The British government was evidently concerned that Sinn Féin would hold out and refuse to vote in favor of the DUP’s nomination for First Minister, which would have certainly led to an early election. The government went over the heads of unionists and struck a deal with Sinn Féin committing itself to introducing legislation that would give the Irish language sweeping protections. An Irish language act has been a key policy objective for republicans for decades, and it was at the heart of the impasse that shuttered Stormont from 2017 until just last year.
Unionists consider a standalone Irish language act an affront to the British character of Northern Ireland and a threat to their sense of Britishness. They see it as part of a broader war for cultural supremacy in Northern Ireland, so the British government’s willingness to negotiate directly with republicans without consulting unionists on the matter was highly offensive.
The latest rift between loyalism and the government occurred after Prime Minister Boris Johnson made the shock announcement that his government intended introduce legislation in the autumn that would place a statute of limitations on all Troubles-related crimes, effectively amounting to an amnesty for all combatants. While such a move would necessarily include loyalist paramilitaries — a big win for loyalism — it would also mean many former republican militants would be free from prosecution. Some loyalists see that as yet another concession to republican terror.
It’s easy to look at all this as a series of pragmatic steps by the British government to handle numerous vexed and emotional issues. Identity, reconciliation, and multilateral trade talks are no small matters. But in the loyalist view, it’s all evidence of a long process of transitioning Northern Ireland from British to Irish control that began with the signing of the Good Friday Agreement in 1998. Once republican terrorism was rewarded with political legitimacy, many loyalists believe, it was inevitable that nationalists — aided by an irredentist Irish government and a disinterested British one — would eventually swamp the institutions of state and wipe Northern Ireland off the map.

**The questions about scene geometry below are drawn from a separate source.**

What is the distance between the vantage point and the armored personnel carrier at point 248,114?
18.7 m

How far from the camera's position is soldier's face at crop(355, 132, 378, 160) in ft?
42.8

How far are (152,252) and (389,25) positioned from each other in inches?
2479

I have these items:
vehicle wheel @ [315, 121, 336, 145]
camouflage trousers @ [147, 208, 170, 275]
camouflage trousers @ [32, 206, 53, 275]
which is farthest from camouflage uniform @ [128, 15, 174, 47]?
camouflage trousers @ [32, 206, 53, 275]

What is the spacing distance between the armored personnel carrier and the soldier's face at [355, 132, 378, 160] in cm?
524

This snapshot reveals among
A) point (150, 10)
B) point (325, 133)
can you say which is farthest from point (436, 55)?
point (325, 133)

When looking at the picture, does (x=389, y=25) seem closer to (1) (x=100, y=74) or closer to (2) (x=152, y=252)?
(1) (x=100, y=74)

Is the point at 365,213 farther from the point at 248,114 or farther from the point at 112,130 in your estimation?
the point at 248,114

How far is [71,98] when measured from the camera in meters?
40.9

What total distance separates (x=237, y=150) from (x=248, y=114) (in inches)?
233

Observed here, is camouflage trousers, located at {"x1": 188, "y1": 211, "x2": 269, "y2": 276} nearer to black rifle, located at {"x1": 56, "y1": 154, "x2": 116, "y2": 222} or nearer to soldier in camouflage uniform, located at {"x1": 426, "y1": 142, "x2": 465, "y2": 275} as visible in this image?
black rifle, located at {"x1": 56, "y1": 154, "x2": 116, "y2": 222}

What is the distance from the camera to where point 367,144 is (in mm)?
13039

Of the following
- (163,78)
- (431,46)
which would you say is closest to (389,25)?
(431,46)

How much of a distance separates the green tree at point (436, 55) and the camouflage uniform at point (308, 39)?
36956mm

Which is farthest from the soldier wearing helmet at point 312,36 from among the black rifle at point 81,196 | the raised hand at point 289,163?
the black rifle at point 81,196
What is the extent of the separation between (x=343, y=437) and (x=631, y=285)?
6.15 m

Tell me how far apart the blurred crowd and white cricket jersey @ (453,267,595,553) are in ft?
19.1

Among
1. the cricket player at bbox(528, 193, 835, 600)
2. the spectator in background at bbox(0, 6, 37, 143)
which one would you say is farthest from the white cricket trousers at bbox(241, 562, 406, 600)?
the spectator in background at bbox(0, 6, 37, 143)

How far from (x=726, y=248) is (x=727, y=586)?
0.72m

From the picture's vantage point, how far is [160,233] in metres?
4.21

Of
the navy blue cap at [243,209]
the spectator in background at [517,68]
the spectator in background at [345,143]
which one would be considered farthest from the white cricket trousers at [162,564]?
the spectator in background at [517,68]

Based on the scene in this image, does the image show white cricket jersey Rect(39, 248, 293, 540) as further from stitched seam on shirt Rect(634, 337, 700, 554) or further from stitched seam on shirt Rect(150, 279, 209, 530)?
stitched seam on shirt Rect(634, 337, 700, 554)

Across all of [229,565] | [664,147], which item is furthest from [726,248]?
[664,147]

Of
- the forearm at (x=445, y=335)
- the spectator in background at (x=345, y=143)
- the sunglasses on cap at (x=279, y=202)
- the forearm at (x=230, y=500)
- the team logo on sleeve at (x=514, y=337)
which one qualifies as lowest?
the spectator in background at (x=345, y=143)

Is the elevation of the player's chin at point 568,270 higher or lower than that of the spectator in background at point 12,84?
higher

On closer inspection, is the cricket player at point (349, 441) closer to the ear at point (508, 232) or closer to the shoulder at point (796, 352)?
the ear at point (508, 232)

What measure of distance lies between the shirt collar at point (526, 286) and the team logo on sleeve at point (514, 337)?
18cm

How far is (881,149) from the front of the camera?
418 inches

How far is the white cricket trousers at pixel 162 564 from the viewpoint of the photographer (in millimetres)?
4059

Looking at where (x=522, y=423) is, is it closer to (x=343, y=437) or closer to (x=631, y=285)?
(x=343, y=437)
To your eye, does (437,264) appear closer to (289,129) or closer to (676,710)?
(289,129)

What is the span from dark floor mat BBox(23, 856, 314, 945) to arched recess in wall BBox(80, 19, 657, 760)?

For loyalists, then, it’s never really been about the Irish language, the amnesty, or even the protocol — it’s about protecting their sense of Britishness in the face of threats against it from both Irish republicans and British politicians. Loyalists have always known that the threat to their identity came from both sides, and they have never shied away from fighting British leaders on the issue as fiercely as they fought republicans. A full break between London and loyalism has never come to fruition, but it’s possible we could be heading in that direction for the first time. The result could be an entirely new axis of confrontation in Northern Ireland.